Meandering Mississippi. Map by Harold N. Fisk, U.S. Army Corps of Engineers, 1944 | Geological Investigation of the Alluvial Valley of the Lower Mississippi River
Meandering Mississippi. Map by Harold N. Fisk, US Army Corps of Engineers, 1944 | Geological Investigation of the Alluvial Valley of the Lower Mississippi River.

 

Anthropocene River Campus (November 10–16, 2019)

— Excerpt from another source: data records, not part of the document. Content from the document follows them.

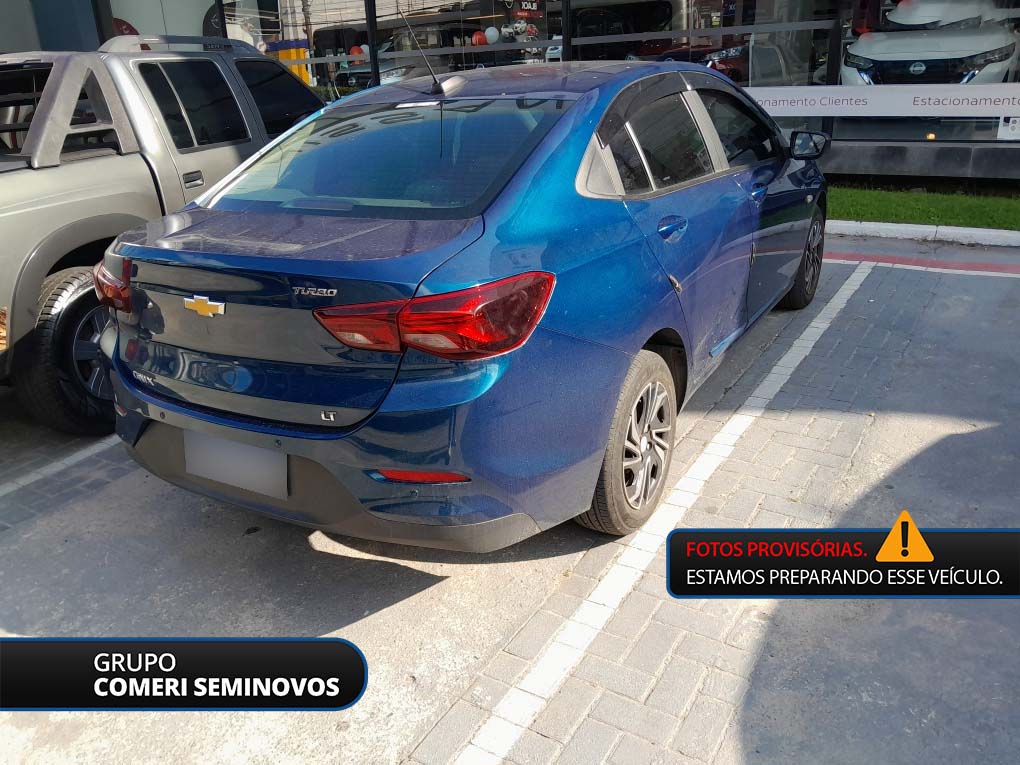 ONIX 1.0 FLEX LT MANUAL1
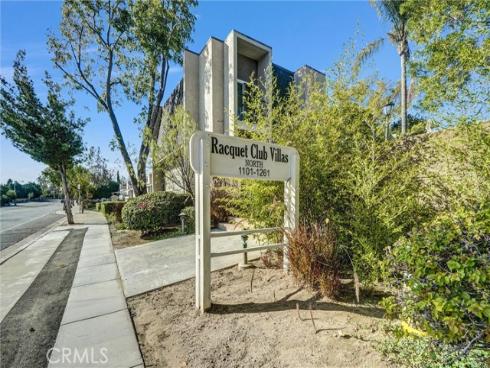 1135  Rosecrans  30A , Fullerton, CA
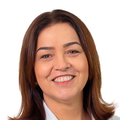 Nilza Maria Lopes Marques Luz Nilza Maria Lopes Marques Luz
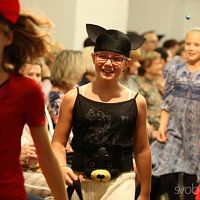 20191107230658-97fd321a-me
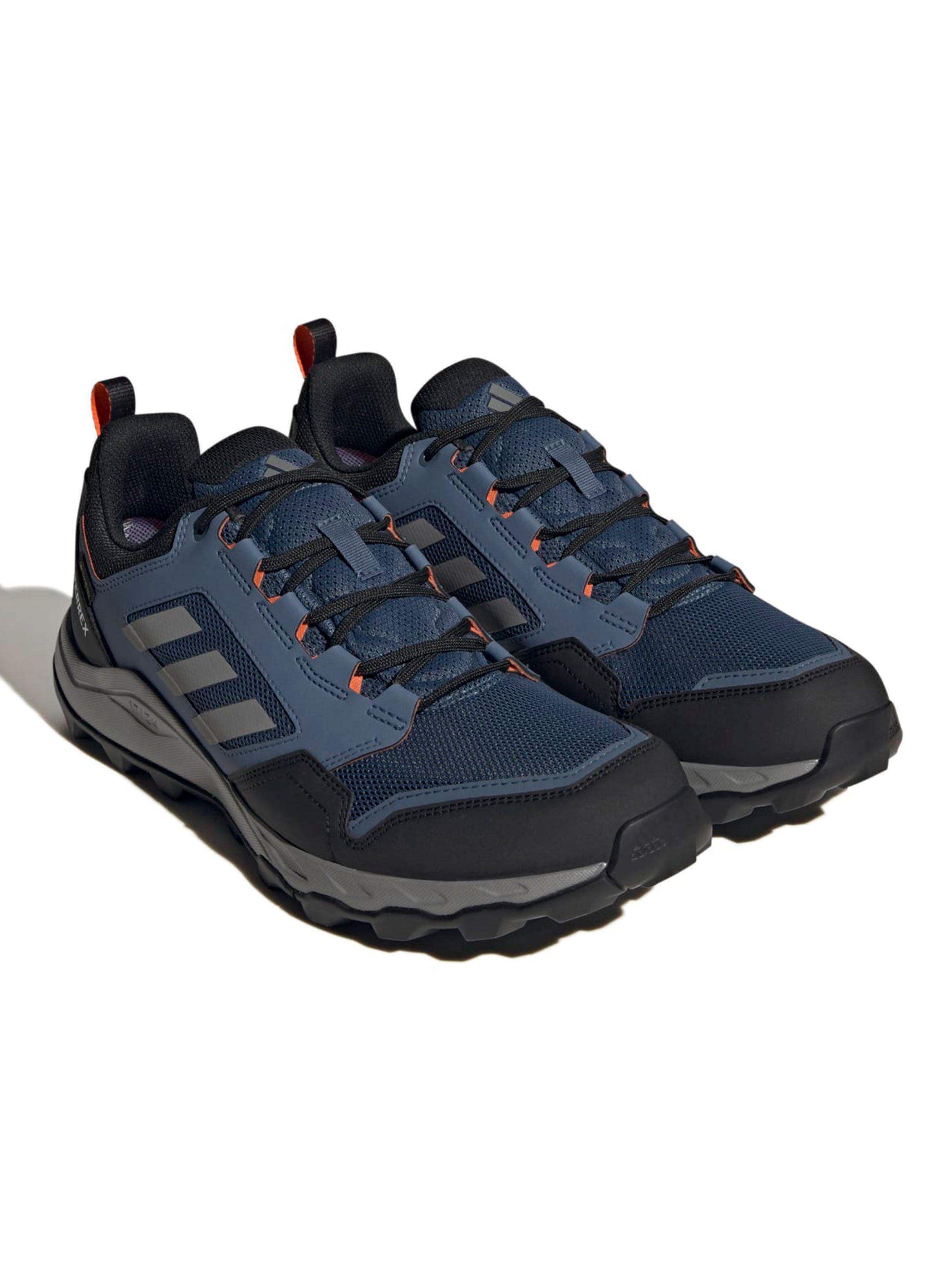 Zapatilla Outdoor Terrex Tracerocker 2 Gtx Hombre-1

The project will culminate in an Anthropocene River Campus, which will take place in New Orleans (November 10–16, 2019). The campus will bring together the field research and practices developed over the course of the year and synthesize the findings of the Field Stations to identify the common themes that have emerged. These common themes will form the basis for six seminars around which the campus will be structured. The aim is to unfold key themes—ranging from the flow of commodities, river engineering, and risk and equity to clashing Anthropocene temporalities, claims to property and access, and the stark reality of spiritual and material exhaustion—and investigate how they are expressed locally in and around the delta. Each participant will be asked to participate in two seminars.

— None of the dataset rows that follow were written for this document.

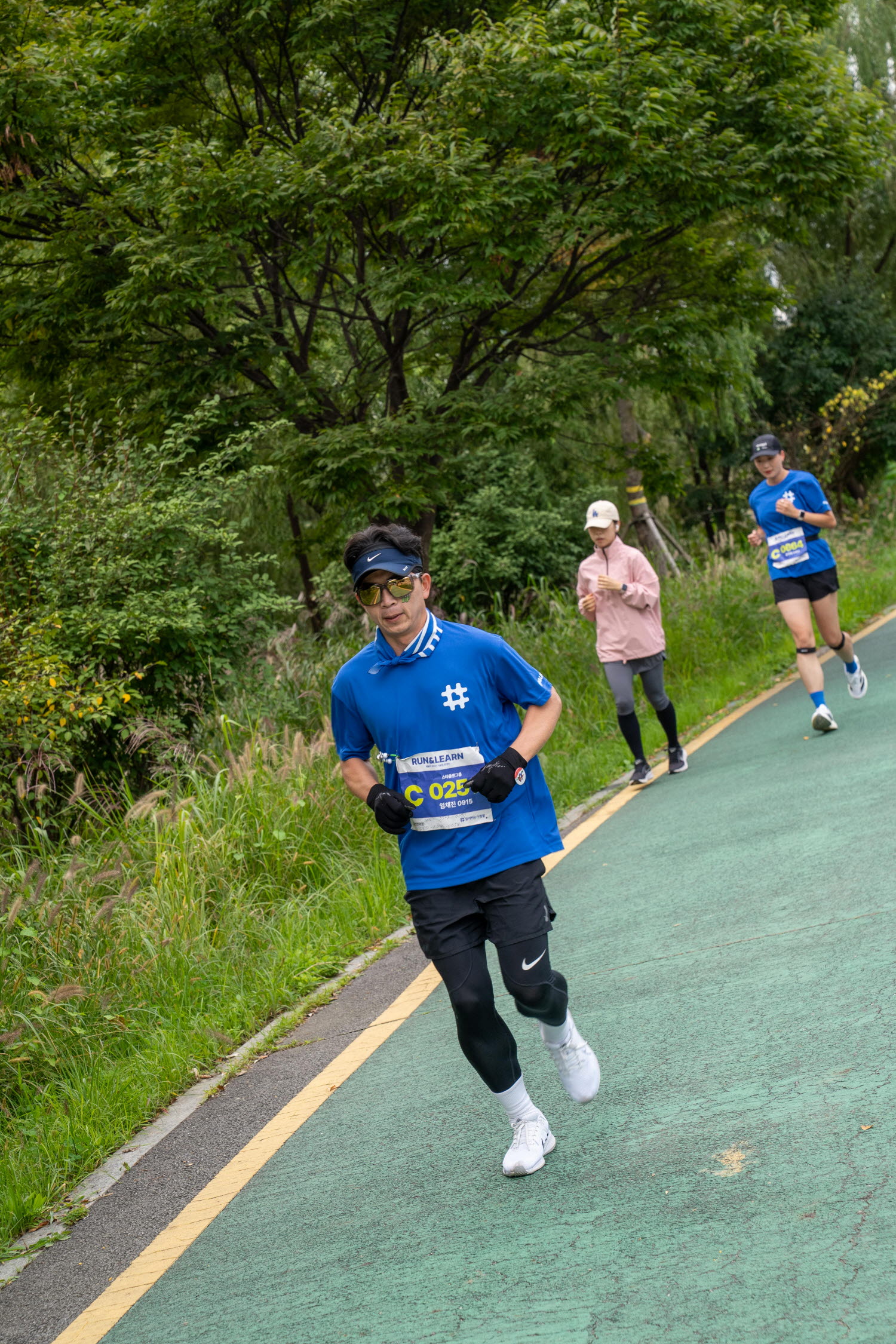 Run&Learn_1 (204).jpg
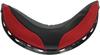 Arai 4 System Neck Chu Модель 075411 V-Cross (Старый номер 5411)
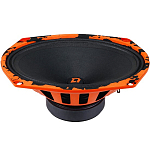 Автоакустика DL Audio Barracuda 69  6*9 (15*23 см)
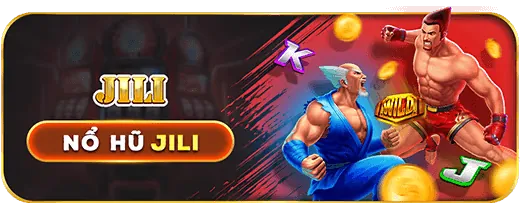 Đa dạng sảnh game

Members from the Field Stations, local scholars, and activists, as well as international experts will develop and convene these seminars exploring novel, collaborative, and exploratory epistemological practices and modes of acting upon the urgencies of the Anthropocene.

Applicants

Applicants should be strongly committed to inter- and transdisciplinary collaboration and demonstrate a broad interest in Anthropocene-related research fields ranging from river studies, geography, geo- and climate sciences, environmental studies, history, and anthropology, to design, landscape architecture, and the arts. Active participation is expected, including the months preceding and following the actual campus week.

This call addresses researchers from a wide range of backgrounds in the sciences, humanities, engineering, design and the arts. From within academia, the call addresses all levels ranging from final-year master’s degree candidates, graduates, PhD students, postdoctoral candidates to tenure and tenure-track faculty. Artists, actors, and activists from civil society, the arts, and politics (e.g., think tanks, NGOs, etc.) are strongly encouraged to apply as well.

Procedure

Applications can be submitted until May 15, 2019. using this online application form. Applicants are asked to hand in a CV, a brief description of their interest in the Anthropocene and the Mississippi. An Anthropocene River project in particular, and share how they learned about the project. Acceptance letters will be sent out by June 3, 2019.

Registration & Funding

The registration fee is 150 US dollars. Participants are expected to procure their own funding. For those without access to institutional funding, a limited number of need-based grants can be provided. Please indicate and specify your necessity on the application form.